> **What you need to do**
Retype the review of Prime: Orderly below, everything from "Prime: Orderly is a new" down to "piece of performance.".

Review: ‘Prime:Orderly’

By Erica Brennan

Prime: Orderly – Riverside Theatre’s, Parramatta

Prime: Orderly is a new dance work in two halves. It is the culmination and distillation of chorographer Dean Walsh two year fellowship researches into sub-scapes and human-animal movement studies. A subtle and rich new chorographic language that draws on Walshes 23 years experience as a dancer and transcends this virtuosity by applying a humours touch to its subject matter. Prime: Orderly is an experience to be immersed in, not a story to be followed or observe and draw conclusions from. It flicks between moments of pedestrian conversations to deep, raw, primal gestures, and effortlessly back again. Creating a movement score I have never seen in a dance work before. A brave and inspiring piece of performance.

I was hooked from the first moment I walked in. Perhaps empathising a little too much with the poor alien like creature that greeted us centre stage as we entered. It was a puppet, part human, part hammer head shark, strung up by large fish hooks, ready for an experiment or a tourist photograph. Adding to the uncomfortableness and feeling of being trapped is a hooded sweat-suited figure watching you as you try and sneak past to take your seat. These opening Moments of Prime: Orderly thrust you headfirst into a charged exciting space. You certainly don’t skink dreamily into a world. No. You are dropped in and rendered somewhat speechless by its cruel beauty and detail. ‘Am I an intruder?’ I asked myself. ‘Oh no that hooded thug is going to do something aweful to the puppet and terrify me!’ I think and I cross my arms in front of myself protectively. Yet I can’t take my eyes of the scene before me and my curiosity is rewarded.

All aspects of this production from lights and sound , to performers and the design, work seamlessly together to keep you inside the piece at all time. You are never quite sure of where you are inside it but it certainly never lets you miss a beat or step outside and wonder about your shopping list for tomorrow. The opening moments are bizarre, sci-fi bizarre! With fish hooks being cut off the our shark specimen and our hooded figure stripping off to reveal a faceless, featureless blue uni-tarded man underneath. This blue man (Dean Walsh) stops his suspicious wanderings occasionally and treats us to a clownish lecture on his first shark sighing while surfing. The images given to us are thrust against each other odlly and the images themselves are foreign. However as a whole Prime: Ordley is completely recognisable and contemporary in its invocation of fear and suspicion. The first half finishes with a guest speaker who is somehow associated with the subject matter of marine life. Tonight it is Dr Anthony Granville Marnie biologist and shark specialist who speaks about his relationship to these magnificent creatures.

> **Exercise data**

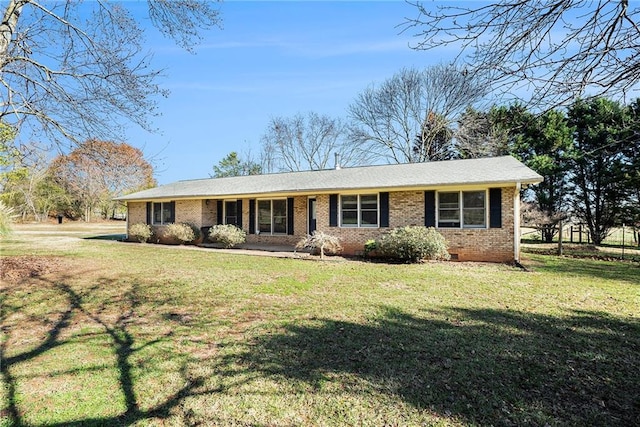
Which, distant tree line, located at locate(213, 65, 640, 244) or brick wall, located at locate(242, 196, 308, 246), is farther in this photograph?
distant tree line, located at locate(213, 65, 640, 244)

> **Result of the exercise**
Prime: Orderly is a new dance work in two halves. It is the culmination and distillation of chorographer Dean Walsh two year fellowship researches into sub-scapes and human-animal movement studies. A subtle and rich new chorographic language that draws on Walshes 23 years experience as a dancer and transcends this virtuosity by applying a humours touch to its subject matter. Prime: Orderly is an experience to be immersed in, not a story to be followed or observe and draw conclusions from. It flicks between moments of pedestrian conversations to deep, raw, primal gestures, and effortlessly back again. Creating a movement score I have never seen in a dance work before. A brave and inspiring piece of performance.